The Shadow of the Next Election
The timing of these high-profile military hits is rarely accidental. In Mexico, security theater often ramps up during election cycles. Politicians need to show "results" to a public that is exhausted by record-breaking homicide rates. By taking out a big name, the government can claim a win.
However, the families living in the shadow of the CJNG know that these wins are often pyrrhic. They know that a week of headlines in Mexico City usually translates to a month of gunfights in their backyards. They have learned to recognize the signs of a coming storm: the sudden absence of police from the streets, the rumors on WhatsApp, and the sight of unfamiliar trucks circling the town square.
The Resilience of Criminal Economies
The CJNG has diversified its portfolio far beyond narcotics. They now control segments of the avocado trade, the lime industry, and even real estate development. This "legalization" of their capital makes them much harder to uproot than a traditional gang. If you kill the CEO of a company, the company doesn't vanish—it hires a new one. The cartel is now a conglomerate.
The international community often views Mexico's violence through the lens of a failed state, but it is more accurate to describe it as a "parallel state." In many regions, the CJNG provides the security, the jobs, and even the dispute resolution that the official government fails to deliver. This social base is why they are so hard to defeat. A leader’s death doesn't change the fact that for many, the cartel is the only entity that provides a semblance of order, however brutal it may be.
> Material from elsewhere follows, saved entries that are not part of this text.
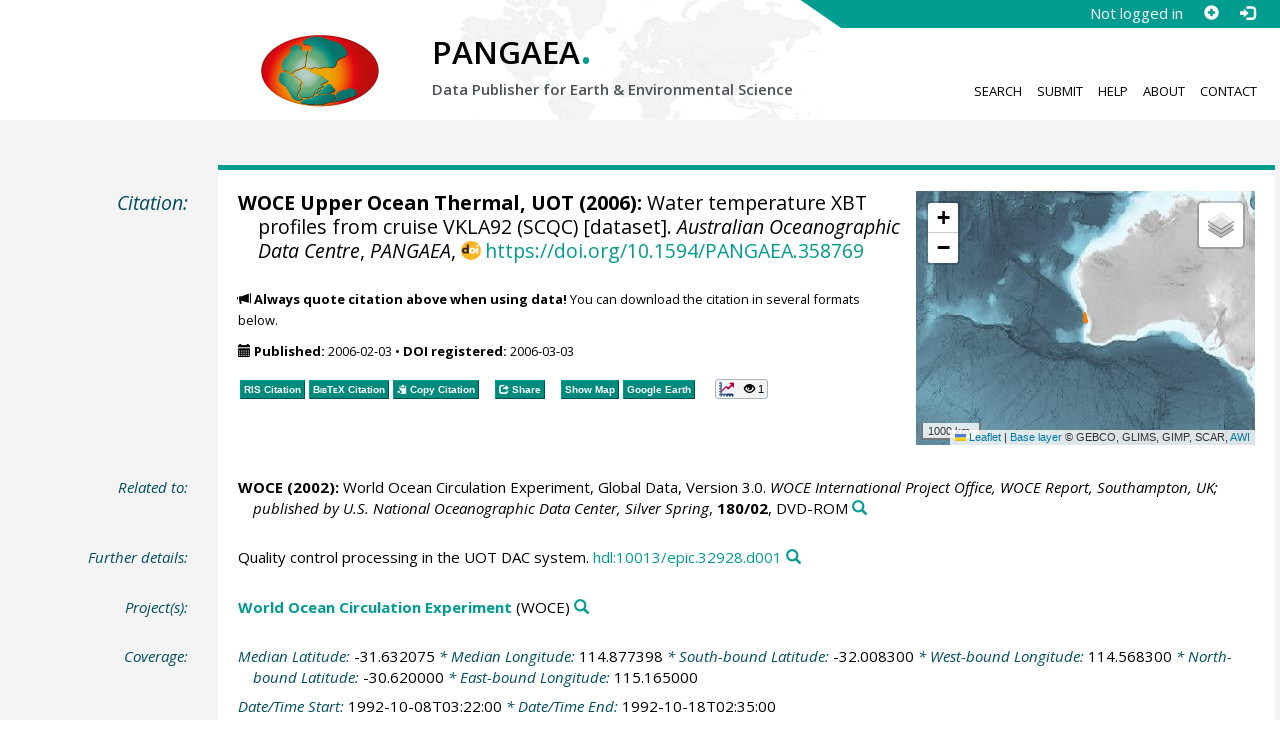

--- FILE ---
content_type: text/html;charset=utf-8
request_url: https://doi.pangaea.de/10.1594/PANGAEA.358769?format=recommendations
body_size: 316
content:
<div class="row"><div class="col-lg-21 col-md-20 col-sm-24 col-xs-24 col-lg-offset-3 col-md-offset-4"><div class="row"><div class="col-lg-24 col-md-24 col-sm-24 col-xs-24"><div class="text-block top-border"><h2>Datasets with similar metadata</h2><ul class="recommender-list" data-ga-event-category="Similar Datasets Link"><li class="recommender-item"><a rel="follow" href="https://doi.pangaea.de/10.1594/PANGAEA.357784"><strong>WOCE Upper Ocean Thermal, UOT (2006): </strong>Water temperature XBT profiles from cruise JJGC93 (SCQC).</a> <small class="text-linkwrap doi-link">https://doi.org/10.1594/PANGAEA.357784</small><!--Score: 382.26645-->
</li>
<li class="recommender-item"><a rel="follow" href="https://doi.pangaea.de/10.1594/PANGAEA.357861"><strong>WOCE Upper Ocean Thermal, UOT (2006): </strong>Water temperature XBT profiles from cruise VKCK90 (SCQC).</a> <small class="text-linkwrap doi-link">https://doi.org/10.1594/PANGAEA.357861</small><!--Score: 356.4133-->
</li>
<li class="recommender-item"><a rel="follow" href="https://doi.pangaea.de/10.1594/PANGAEA.358776"><strong>WOCE Upper Ocean Thermal, UOT (2006): </strong>Water temperature XBT profiles from cruise VKLB94 (SCQC).</a> <small class="text-linkwrap doi-link">https://doi.org/10.1594/PANGAEA.358776</small><!--Score: 353.605-->
</li>
</ul></div></div></div></div></div>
Moving Beyond the Decapitation Model
If the goal is truly to reduce violence, the focus must shift from individuals to systems. This means aggressive, international cooperation to freeze the assets of the "invisible" financiers who live in luxury penthouses, far from the gunfches of Jalisco. It means addressing the flow of American-made firearms that move south as easily as drugs move north.
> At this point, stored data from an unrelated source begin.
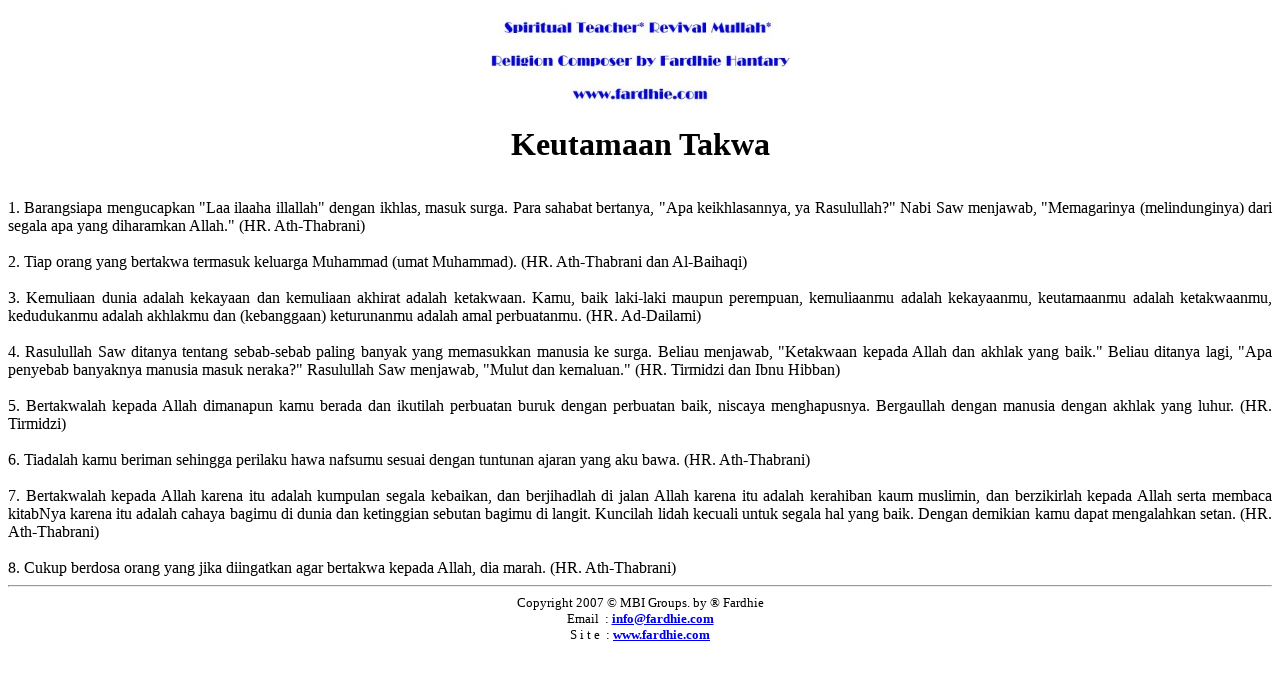

--- FILE ---
content_type: text/html
request_url: https://www.fardhie.com/alquran/hadits/collection_hadits/b34_keutamaan_takwa.htm
body_size: 1134
content:
<html>

<head>
<meta http-equiv="Content-Language" content="en-us">
<meta http-equiv="Content-Type" content="text/html; charset=windows-1252">
<title>Keutamaan Taqwa</title>
<style fprolloverstyle>A:hover {color: #808080}
</style>
</head>

<body>

<p style="margin-top: 0; margin-bottom: 0" align="center"> <img src="../logo2.jpg" alt="My Logo" width="300" height="100" border="0"></p>
<p style="margin-top: 0; margin-bottom: 0" align="center">&nbsp;</p>

<h1 style="margin-top: 0; margin-bottom: 0" align="center">Keutamaan Takwa</h1>
<p style="margin-top: 0; margin-bottom: 0">&nbsp;</p>
<p style="margin-top: 0; margin-bottom: 0" align="justify">&nbsp;</p>
<p style="margin-top: 0; margin-bottom: 0" align="justify">1. Barangsiapa 
mengucapkan &quot;Laa ilaaha illallah&quot; dengan ikhlas, masuk surga. Para sahabat 
bertanya, &quot;Apa keikhlasannya, ya Rasulullah?&quot; Nabi Saw menjawab, &quot;Memagarinya 
(melindunginya) dari segala apa yang diharamkan Allah.&quot; (HR. Ath-Thabrani)<br>
&nbsp;</p>
<p style="margin-top: 0; margin-bottom: 0" align="justify">2. Tiap orang yang 
bertakwa termasuk keluarga Muhammad (umat Muhammad). (HR. Ath-Thabrani dan 
Al-Baihaqi)<br>
&nbsp;</p>
<p style="margin-top: 0; margin-bottom: 0" align="justify">3. Kemuliaan dunia 
adalah kekayaan dan kemuliaan akhirat adalah ketakwaan. Kamu, baik laki-laki 
maupun perempuan, kemuliaanmu adalah kekayaanmu, keutamaanmu adalah ketakwaanmu, 
kedudukanmu adalah akhlakmu dan (kebanggaan) keturunanmu adalah amal 
perbuatanmu. (HR. Ad-Dailami)<br>
&nbsp;</p>
<p style="margin-top: 0; margin-bottom: 0" align="justify">4. Rasulullah Saw 
ditanya tentang sebab-sebab paling banyak yang memasukkan manusia ke surga. 
Beliau menjawab, &quot;Ketakwaan kepada Allah dan akhlak yang baik.&quot; Beliau ditanya 
lagi, &quot;Apa penyebab banyaknya manusia masuk neraka?&quot; Rasulullah Saw menjawab, 
&quot;Mulut dan kemaluan.&quot; (HR. Tirmidzi dan Ibnu Hibban)<br>
&nbsp;</p>
<p style="margin-top: 0; margin-bottom: 0" align="justify">5. Bertakwalah kepada 
Allah dimanapun kamu berada dan ikutilah perbuatan buruk dengan perbuatan baik, 
niscaya menghapusnya. Bergaullah dengan manusia dengan akhlak yang luhur. (HR. 
Tirmidzi)<br>
&nbsp;</p>
<p style="margin-top: 0; margin-bottom: 0" align="justify">6. Tiadalah kamu 
beriman sehingga perilaku hawa nafsumu sesuai dengan tuntunan ajaran yang aku 
bawa. (HR. Ath-Thabrani)<br>
&nbsp;</p>
<p style="margin-top: 0; margin-bottom: 0" align="justify">7. Bertakwalah kepada 
Allah karena itu adalah kumpulan segala kebaikan, dan berjihadlah di jalan Allah 
karena itu adalah kerahiban kaum muslimin, dan berzikirlah kepada Allah serta 
membaca kitabNya karena itu adalah cahaya bagimu di dunia dan ketinggian sebutan 
bagimu di langit. Kuncilah lidah kecuali untuk segala hal yang baik. Dengan 
demikian kamu dapat mengalahkan setan. (HR. Ath-Thabrani)<br>
&nbsp;</p>
<p style="margin-top: 0; margin-bottom: 0" align="justify">8. Cukup berdosa 
orang yang jika diingatkan agar bertakwa kepada Allah, dia marah. (HR. 
Ath-Thabrani)</p>
<hr>
<p style="margin-top: 0; margin-bottom: 0" align="center">
<font size="2" face="Tahoma">Copyright 2007 © MBI Groups. by ® Fardhie </p> </font>
<p style="margin-top: 0; margin-bottom: 0" align="center">
<font face="Tahoma" size="2"><a name="email">Email</a>&nbsp; :
<b>
<a href="mailto:info@fardhie.com">info@fardhie.com</a></b></font></p>
<p style="margin-top: 0; margin-bottom: 0" align="center">
<font face="Tahoma" size="2">S i t e&nbsp; :<b>
<a target="_blank" href="http://www.fardhie.com/">www.fardhie.com</a></font>
</b>

</font>

<p align="center" style="margin-top: 0; margin-bottom: 0">&nbsp;
</body>

</html>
Until the cost of doing business outweighs the profit, the cycle of leadership turnover and subsequent violence will continue. The death of one commander is a tragedy for his family and a promotion for his rival, but for the people of Mexico, it is simply the start of another long and bloody chapter.
The military will continue its raids, the media will continue to flash the mugshots of the fallen, and the cartels will continue to adapt, evolve, and grow. The "war" is not being won; it is merely being managed, one body at most.
Demand a strategy that targets the bank accounts instead of just the bunkers.